Another firebomb was tossed underneath. Simultaneously, the attackers - witness accounts of their number varied - began shooting. The police, who have routinely guarded all the country’s major tourist attractions since a wave of Islamic violence began in 1992, answered with more gunfire. In the mayhem, there were several explosions, bullets tore through at least four buses and some of the panicked tourists broke windows and dove out.
“I didn’t see anything. I only heard gunshots,” said Beate Helmroth, 38, a tourist from Kassel, Germany, who had just boarded the bus. “Then my husband broke the window and we jumped. There was a big explosion. I got very scared. We crawled to the museum fence, and there was an Egyptian man who dragged us into a taxi and on to the hospital.”
An eyewitness, mechanic Al Sayed Abdullah Hamed, was fixing a taxi near the museum when he first spotted the attack.
“Someone came out from under the bus and then the bus exploded. There was a lot of fire coming out,” he said. “When the bus exploded, police and ambulances scattered everywhere.”
“It was like ‘Gunfight at the OK Corral,’ ” said an Australian tourist, Fabian Muir, quoted by Reuters. “Totally out of control.
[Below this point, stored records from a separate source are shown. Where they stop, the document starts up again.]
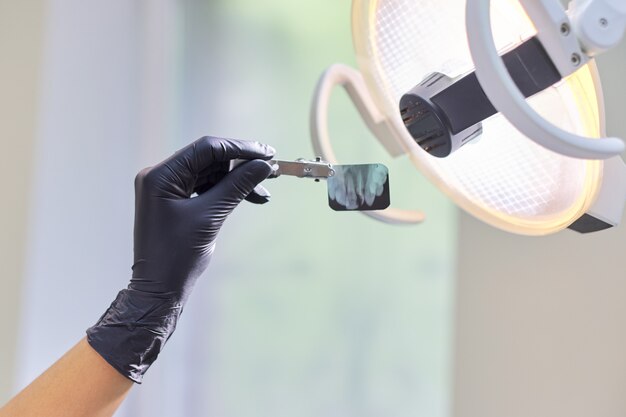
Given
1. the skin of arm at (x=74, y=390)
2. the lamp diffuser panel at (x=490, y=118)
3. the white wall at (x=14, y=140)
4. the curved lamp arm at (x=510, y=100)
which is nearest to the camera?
the curved lamp arm at (x=510, y=100)

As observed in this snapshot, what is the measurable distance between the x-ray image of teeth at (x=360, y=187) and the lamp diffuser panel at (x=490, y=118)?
0.07m

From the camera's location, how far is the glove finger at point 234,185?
821 millimetres

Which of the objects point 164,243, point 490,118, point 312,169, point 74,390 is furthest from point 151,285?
point 490,118

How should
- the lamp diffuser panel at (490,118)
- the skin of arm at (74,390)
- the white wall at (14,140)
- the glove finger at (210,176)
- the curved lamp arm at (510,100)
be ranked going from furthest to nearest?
the white wall at (14,140) < the glove finger at (210,176) < the skin of arm at (74,390) < the lamp diffuser panel at (490,118) < the curved lamp arm at (510,100)

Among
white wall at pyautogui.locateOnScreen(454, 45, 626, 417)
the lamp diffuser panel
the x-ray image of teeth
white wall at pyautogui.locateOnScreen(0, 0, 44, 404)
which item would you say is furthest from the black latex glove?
white wall at pyautogui.locateOnScreen(454, 45, 626, 417)

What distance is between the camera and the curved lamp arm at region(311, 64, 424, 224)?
0.82 m

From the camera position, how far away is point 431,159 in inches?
29.6

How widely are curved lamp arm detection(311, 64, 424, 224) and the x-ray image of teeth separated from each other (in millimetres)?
17

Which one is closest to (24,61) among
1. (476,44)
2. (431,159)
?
(431,159)

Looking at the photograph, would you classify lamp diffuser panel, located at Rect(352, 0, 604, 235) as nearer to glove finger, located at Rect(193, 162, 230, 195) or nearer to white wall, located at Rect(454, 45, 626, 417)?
glove finger, located at Rect(193, 162, 230, 195)

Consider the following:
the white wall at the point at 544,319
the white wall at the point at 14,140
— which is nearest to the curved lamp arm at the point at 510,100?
the white wall at the point at 544,319

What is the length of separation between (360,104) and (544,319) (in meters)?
0.67

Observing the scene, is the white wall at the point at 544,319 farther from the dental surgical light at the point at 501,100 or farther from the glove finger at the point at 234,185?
the glove finger at the point at 234,185

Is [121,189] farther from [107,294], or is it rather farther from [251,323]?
[251,323]
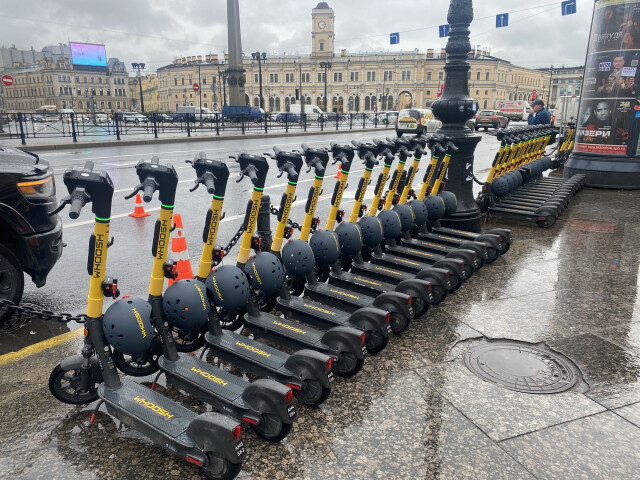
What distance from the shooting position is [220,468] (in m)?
2.39

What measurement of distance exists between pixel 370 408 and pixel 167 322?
4.66 ft

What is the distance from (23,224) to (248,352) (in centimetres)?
238

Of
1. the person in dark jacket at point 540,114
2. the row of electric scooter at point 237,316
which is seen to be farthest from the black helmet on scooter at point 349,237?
the person in dark jacket at point 540,114

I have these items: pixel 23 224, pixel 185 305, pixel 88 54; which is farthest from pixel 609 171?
pixel 88 54

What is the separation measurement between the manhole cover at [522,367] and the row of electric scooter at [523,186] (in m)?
4.43

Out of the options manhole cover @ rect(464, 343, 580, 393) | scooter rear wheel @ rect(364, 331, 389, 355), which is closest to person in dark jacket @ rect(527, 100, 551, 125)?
manhole cover @ rect(464, 343, 580, 393)

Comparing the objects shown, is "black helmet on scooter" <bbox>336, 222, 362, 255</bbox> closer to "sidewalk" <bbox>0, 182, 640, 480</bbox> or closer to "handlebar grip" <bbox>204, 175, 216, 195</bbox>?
"sidewalk" <bbox>0, 182, 640, 480</bbox>

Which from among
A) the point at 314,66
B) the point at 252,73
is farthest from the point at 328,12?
the point at 252,73

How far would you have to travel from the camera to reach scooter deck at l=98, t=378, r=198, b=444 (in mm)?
2533

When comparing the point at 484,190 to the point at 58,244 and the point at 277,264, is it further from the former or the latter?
the point at 58,244

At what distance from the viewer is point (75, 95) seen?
397 feet

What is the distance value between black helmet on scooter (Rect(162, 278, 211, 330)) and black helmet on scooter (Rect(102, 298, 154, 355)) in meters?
0.18

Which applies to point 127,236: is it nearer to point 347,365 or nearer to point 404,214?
point 404,214

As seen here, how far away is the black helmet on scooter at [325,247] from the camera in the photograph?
4.40 m
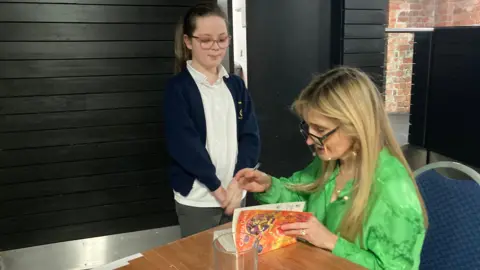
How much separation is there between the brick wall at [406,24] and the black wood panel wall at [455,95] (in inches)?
90.4

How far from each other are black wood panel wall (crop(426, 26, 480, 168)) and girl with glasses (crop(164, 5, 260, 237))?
77.3 inches

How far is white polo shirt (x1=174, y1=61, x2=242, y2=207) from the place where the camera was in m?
1.91

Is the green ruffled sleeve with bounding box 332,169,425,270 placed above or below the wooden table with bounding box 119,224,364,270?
above

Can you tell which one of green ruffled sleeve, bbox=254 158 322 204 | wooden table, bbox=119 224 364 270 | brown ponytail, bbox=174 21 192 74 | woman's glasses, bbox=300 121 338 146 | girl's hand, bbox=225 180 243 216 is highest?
brown ponytail, bbox=174 21 192 74

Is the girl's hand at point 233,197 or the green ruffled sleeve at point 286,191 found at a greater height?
the green ruffled sleeve at point 286,191

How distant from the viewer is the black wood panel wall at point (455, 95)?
10.3 ft

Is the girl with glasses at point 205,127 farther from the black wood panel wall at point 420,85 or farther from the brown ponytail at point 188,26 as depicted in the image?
the black wood panel wall at point 420,85

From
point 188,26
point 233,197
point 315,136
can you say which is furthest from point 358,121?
point 188,26

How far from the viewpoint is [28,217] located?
2.66 m

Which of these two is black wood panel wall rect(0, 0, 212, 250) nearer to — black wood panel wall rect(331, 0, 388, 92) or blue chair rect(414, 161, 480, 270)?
black wood panel wall rect(331, 0, 388, 92)

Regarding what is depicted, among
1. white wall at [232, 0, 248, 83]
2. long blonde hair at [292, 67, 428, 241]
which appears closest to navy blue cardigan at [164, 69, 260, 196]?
long blonde hair at [292, 67, 428, 241]

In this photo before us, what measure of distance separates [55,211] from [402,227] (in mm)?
2181

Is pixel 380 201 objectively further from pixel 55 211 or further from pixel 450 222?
pixel 55 211

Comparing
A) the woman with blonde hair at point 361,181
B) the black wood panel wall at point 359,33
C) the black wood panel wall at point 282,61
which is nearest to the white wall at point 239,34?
the black wood panel wall at point 282,61
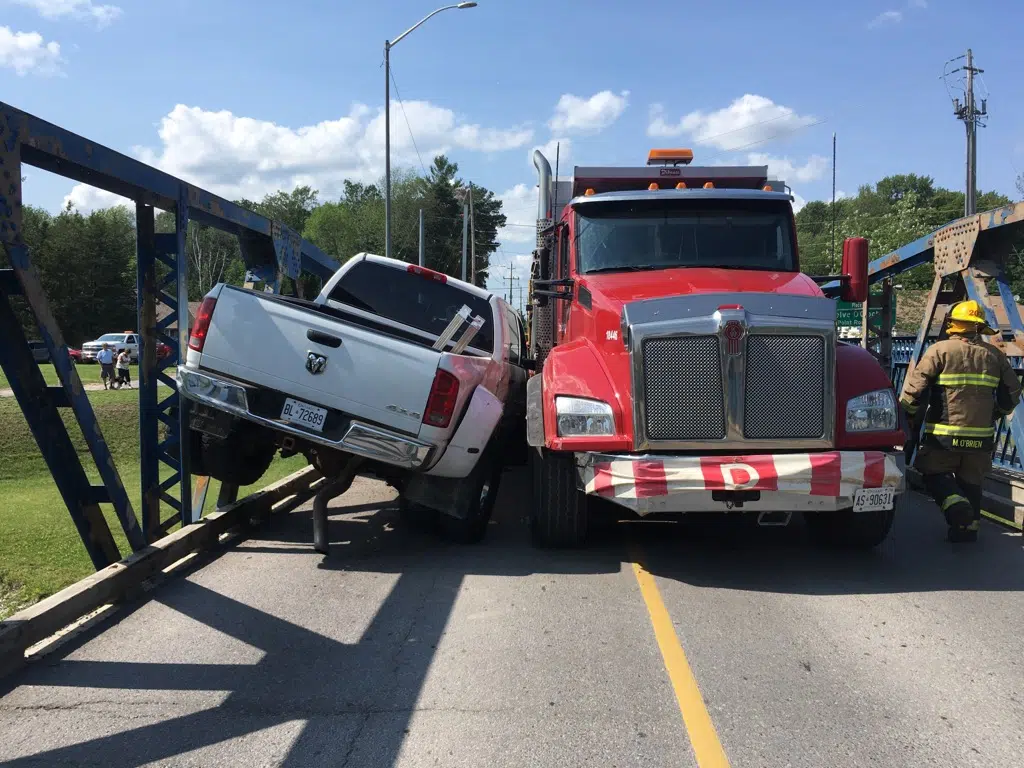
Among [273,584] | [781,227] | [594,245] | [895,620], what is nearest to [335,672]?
[273,584]

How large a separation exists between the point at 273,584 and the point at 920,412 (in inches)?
219

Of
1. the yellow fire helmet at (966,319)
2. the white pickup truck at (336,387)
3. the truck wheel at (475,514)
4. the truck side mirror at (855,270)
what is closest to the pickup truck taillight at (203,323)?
the white pickup truck at (336,387)

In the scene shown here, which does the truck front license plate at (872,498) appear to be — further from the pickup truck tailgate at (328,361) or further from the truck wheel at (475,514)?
the pickup truck tailgate at (328,361)

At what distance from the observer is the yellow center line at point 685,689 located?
11.1ft

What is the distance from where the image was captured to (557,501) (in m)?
6.35

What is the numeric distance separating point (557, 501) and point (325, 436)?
72.4 inches

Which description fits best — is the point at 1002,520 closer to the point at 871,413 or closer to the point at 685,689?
the point at 871,413

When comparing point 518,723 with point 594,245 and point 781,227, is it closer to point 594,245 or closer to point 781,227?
point 594,245

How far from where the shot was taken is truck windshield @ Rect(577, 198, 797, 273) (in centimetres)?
714

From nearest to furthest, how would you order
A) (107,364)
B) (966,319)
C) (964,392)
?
1. (964,392)
2. (966,319)
3. (107,364)

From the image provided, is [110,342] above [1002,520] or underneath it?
above

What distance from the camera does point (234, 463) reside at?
663 centimetres

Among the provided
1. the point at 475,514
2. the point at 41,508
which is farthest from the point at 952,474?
the point at 41,508

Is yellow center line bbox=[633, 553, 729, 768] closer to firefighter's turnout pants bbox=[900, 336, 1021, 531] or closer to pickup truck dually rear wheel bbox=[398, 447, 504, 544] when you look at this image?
pickup truck dually rear wheel bbox=[398, 447, 504, 544]
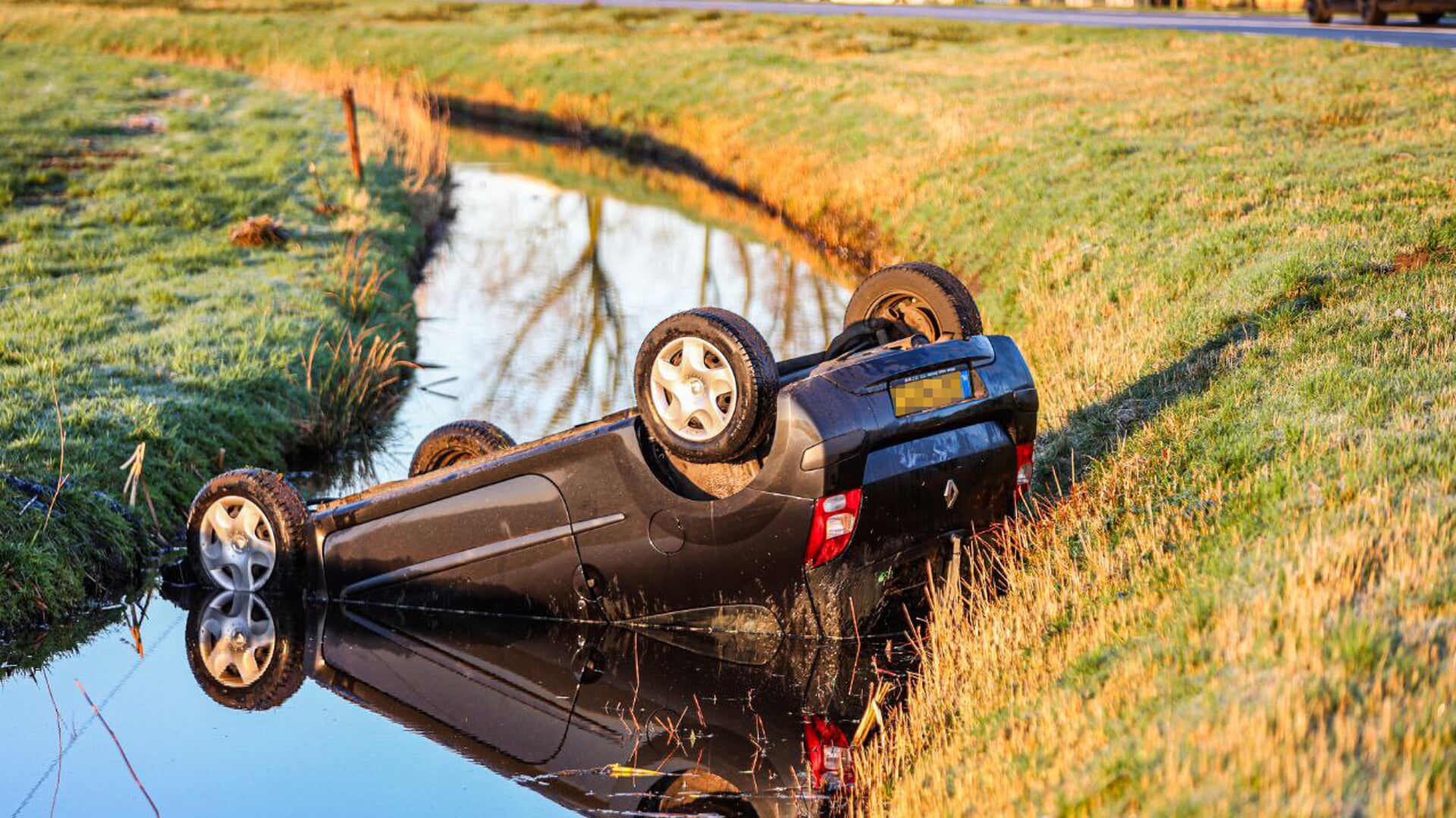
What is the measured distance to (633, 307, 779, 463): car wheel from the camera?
6129mm

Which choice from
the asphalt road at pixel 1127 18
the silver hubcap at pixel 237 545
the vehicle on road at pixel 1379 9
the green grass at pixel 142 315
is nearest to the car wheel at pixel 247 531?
the silver hubcap at pixel 237 545

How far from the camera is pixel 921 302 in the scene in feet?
24.5

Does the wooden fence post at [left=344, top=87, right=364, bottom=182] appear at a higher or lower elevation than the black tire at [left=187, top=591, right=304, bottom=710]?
higher

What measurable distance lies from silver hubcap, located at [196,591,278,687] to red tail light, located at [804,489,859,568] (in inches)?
123

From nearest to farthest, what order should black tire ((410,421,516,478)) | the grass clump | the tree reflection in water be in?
black tire ((410,421,516,478)), the tree reflection in water, the grass clump

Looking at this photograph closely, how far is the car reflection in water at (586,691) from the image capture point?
6035 mm

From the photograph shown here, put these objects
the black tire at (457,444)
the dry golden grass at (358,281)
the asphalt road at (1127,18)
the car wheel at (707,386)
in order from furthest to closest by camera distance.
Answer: the asphalt road at (1127,18) < the dry golden grass at (358,281) < the black tire at (457,444) < the car wheel at (707,386)

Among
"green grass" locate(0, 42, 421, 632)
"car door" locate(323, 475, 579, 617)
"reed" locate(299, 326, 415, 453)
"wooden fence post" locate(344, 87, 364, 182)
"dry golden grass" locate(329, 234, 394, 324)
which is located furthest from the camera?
"wooden fence post" locate(344, 87, 364, 182)

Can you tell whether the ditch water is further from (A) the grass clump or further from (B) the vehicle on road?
(B) the vehicle on road

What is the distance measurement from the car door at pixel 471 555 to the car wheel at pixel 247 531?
256 mm

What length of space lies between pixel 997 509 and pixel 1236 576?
69.8 inches

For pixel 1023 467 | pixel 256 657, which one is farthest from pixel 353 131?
pixel 1023 467

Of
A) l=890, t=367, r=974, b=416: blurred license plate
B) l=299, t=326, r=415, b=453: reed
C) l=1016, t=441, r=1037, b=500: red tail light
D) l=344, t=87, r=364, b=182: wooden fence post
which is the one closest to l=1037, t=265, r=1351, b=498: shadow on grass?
l=1016, t=441, r=1037, b=500: red tail light

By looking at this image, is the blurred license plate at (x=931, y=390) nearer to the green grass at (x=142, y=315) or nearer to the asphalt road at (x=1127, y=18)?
the green grass at (x=142, y=315)
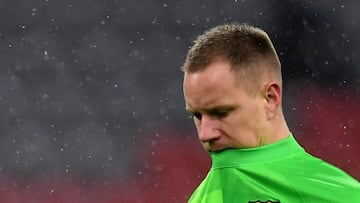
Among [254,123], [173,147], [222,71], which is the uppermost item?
[173,147]

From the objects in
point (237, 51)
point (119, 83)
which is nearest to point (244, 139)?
point (237, 51)

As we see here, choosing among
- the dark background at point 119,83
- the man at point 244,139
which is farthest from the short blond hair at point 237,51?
the dark background at point 119,83

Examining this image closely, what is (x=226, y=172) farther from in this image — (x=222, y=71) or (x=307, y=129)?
(x=307, y=129)

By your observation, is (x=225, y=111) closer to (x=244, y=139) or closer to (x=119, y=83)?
(x=244, y=139)

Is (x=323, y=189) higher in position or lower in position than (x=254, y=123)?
lower

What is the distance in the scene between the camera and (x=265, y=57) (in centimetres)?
187

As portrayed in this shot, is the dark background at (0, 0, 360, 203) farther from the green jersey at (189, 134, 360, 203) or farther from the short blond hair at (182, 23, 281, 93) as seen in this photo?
the green jersey at (189, 134, 360, 203)

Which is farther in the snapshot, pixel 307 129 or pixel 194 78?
pixel 307 129

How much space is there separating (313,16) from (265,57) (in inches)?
149

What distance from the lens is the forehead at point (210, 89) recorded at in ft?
5.64

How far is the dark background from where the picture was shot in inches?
219

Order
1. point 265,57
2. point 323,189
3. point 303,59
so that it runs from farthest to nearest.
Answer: point 303,59
point 265,57
point 323,189

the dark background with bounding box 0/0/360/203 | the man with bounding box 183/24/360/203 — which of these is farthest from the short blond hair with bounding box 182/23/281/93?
the dark background with bounding box 0/0/360/203

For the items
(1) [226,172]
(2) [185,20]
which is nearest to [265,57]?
(1) [226,172]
It went on for like 20 minutes. It seemed to go on forever.”
When it was over, the bus was a charred and gutted shell. Police threw blankets over burned remains of victims in the front of the bus.
In addition to those killed, at least nine of the tourists were injured and seven were hospitalized late Thursday.
The attack could be a severe blow to Egypt’s efforts to convince potential visitors and investors that it has beaten its Islamic insurgency after an iron-fisted policy that has seen thousands tried and imprisoned.
Just Monday, in what was the largest subversion trial to date, a military court sentenced four Islamists to death and 68 others to lengthy prison terms. During that trial, the main militant group, the Gamaa Islamiya, had offered a truce to authorities.
The Egyptian Organization for Human Rights speculated that Thursday’s attack may have been the Islamic extremists’ answer to the death sentences.
The government, which sees tourism as a major pillar of economic growth and hopes to double the number of foreign visitors to 8 million within the decade, has much at stake in resisting such an interpretation.
“Terrorist attacks against tourists have stopped a long time ago due to the attitude of the Egyptian people,” the Tourism Ministry said in a statement Thursday night.
An Interior Ministry statement said the former mental patient arrested was Saber Farhat, who in 1993 opened fire on foreigners at the five-star Semiramis Hotel. Farhat’s brother Mahmoud was also arrested Thursday.
A police official told reporters that in addition to the Farhat brothers, a third, unidentified attacker was shot and seriously injured.